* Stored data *
▬▬▬▬▬▬▬▬▬▬

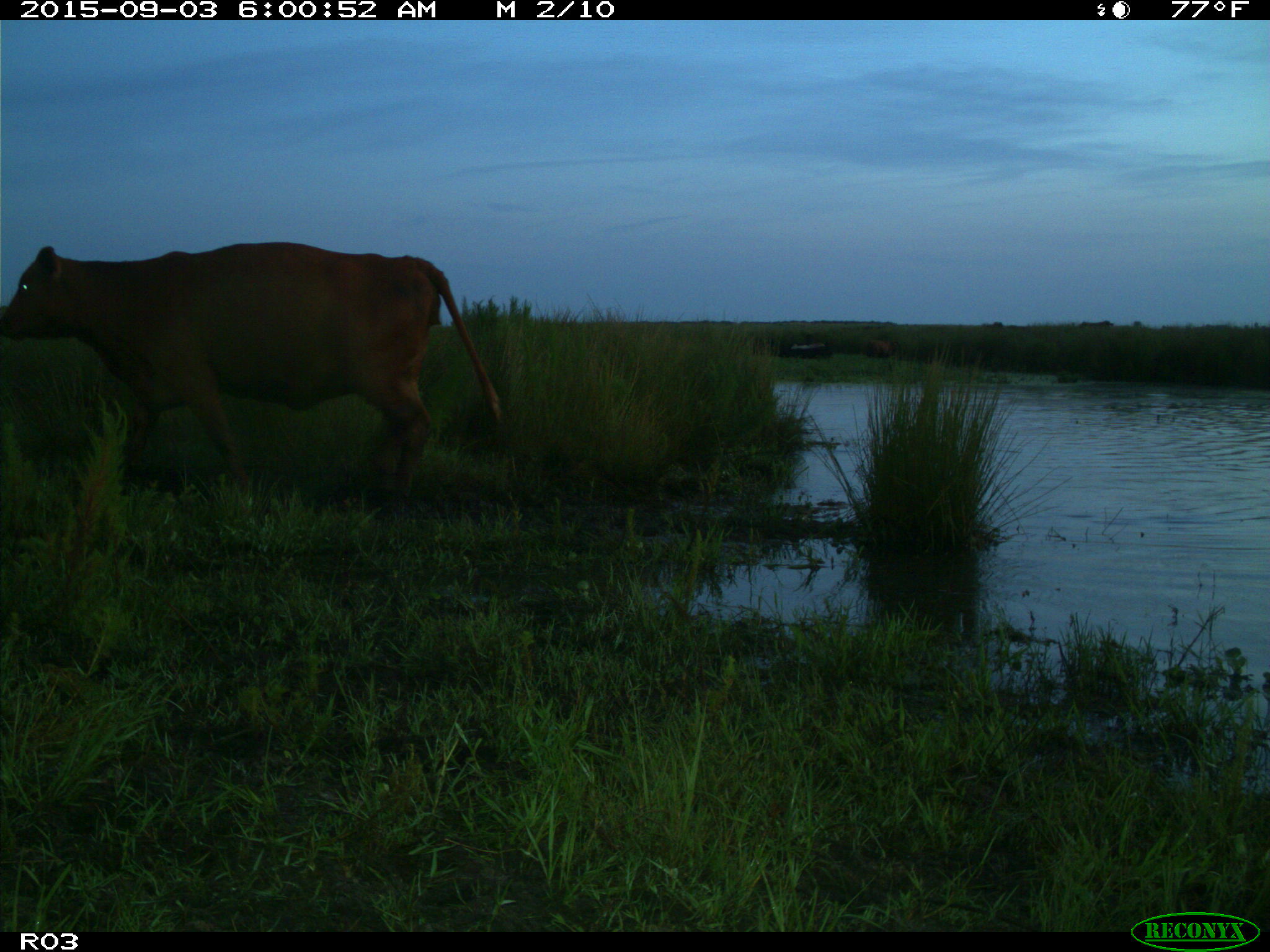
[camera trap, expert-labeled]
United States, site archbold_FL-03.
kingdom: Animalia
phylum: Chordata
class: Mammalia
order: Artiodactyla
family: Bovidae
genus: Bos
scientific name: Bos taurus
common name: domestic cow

▬▬▬▬▬▬▬▬▬▬

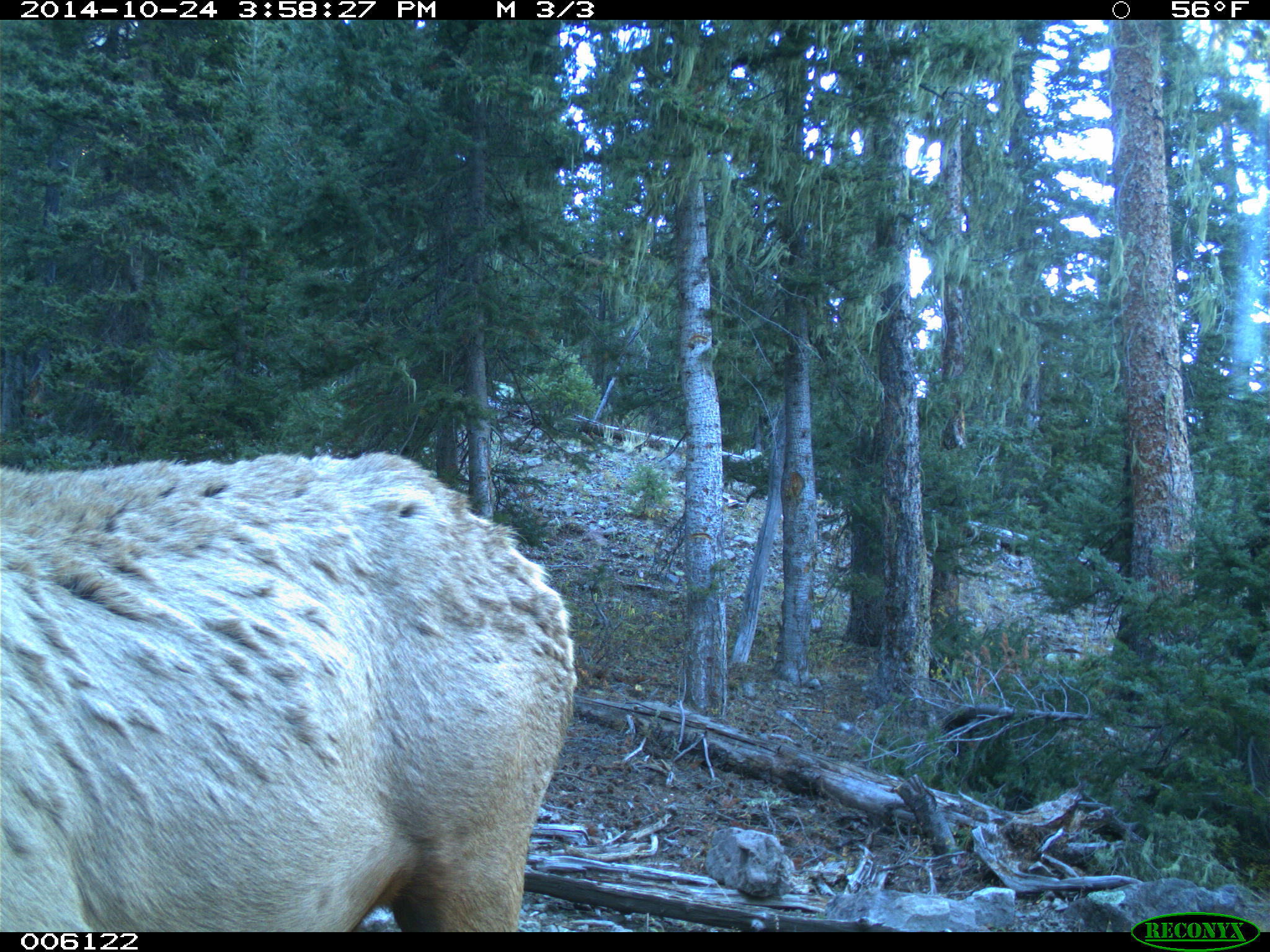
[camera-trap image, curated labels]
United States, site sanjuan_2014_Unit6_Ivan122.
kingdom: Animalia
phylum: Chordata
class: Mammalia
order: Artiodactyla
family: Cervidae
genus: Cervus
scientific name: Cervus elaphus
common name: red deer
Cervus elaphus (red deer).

▬▬▬▬▬▬▬▬▬▬

* Task instructions *
Reproduce each line of the data containing the word "United".

* Your solution *
United States, site archbold_FL-03.
United States, site sanjuan_2014_Unit6_Ivan122.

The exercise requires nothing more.